Expectant women living near active natural-gas wells operated by the fracking industry in Pennsylvania are at an increased risk of giving birth prematurely and having high-risk births, according to a new study by Johns Hopkins Bloomberg School of Public Health.

Dr. Brian S. Schwartz, a professor of environmental science at the Bloomberg School, and his colleagues studied health records of 9,384 mothers who gave birth to 10,946 babies between January 2009 and January 2013 throughout 40 Pennsylvania counties. They also analyzed data about local fracking wells including their depth and amount of gas being extracted.

The team then created an index of how active the wells were and how close they were to pregnant women.

According to the Bloomberg School, “The researchers found that living in the most active quartile of drilling and production activity was associated with a 40 percent increase in the likelihood of a woman giving birth before 37 weeks of gestation (considered pre-term) and a 30 percent increase in the chance that an obstetrician had labeled their pregnancy ‘high-risk.'”

11 percent of the pregnant subjects gave birth preterm.

Still, Schwartz says the study can’t pinpoint why the pregnant women had worse outcomes near the most active wells.

Fracking involves drilling deep underground and then pumping millions of liters of water mixed with chemicals and sand to burst gas-releasing shale below.

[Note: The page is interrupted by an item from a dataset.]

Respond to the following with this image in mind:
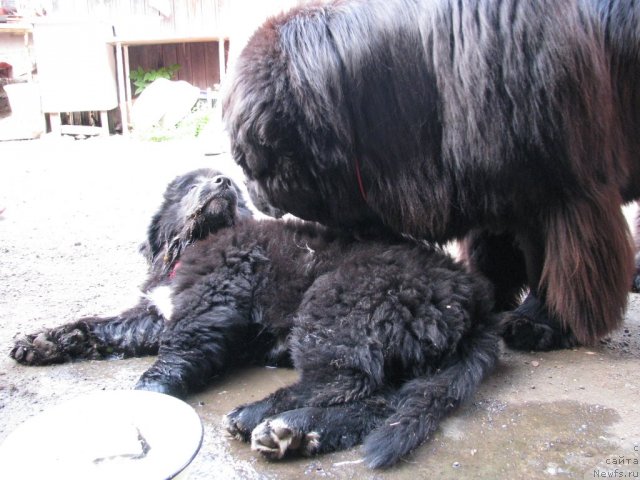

The gas can release pollutants raising air-quality concerns among critics. Noise pollution can also be a factor influencing stress-related preterm births. Developing the site of a well could mean 1,000 truck trips on once quiet roads, according to the Bloomberg School.

“Now that we know this is happening we’d like to figure out why,” Schwartz says. “Is it air quality? Is it the stress? They’re the two leading candidates in our minds at this point.”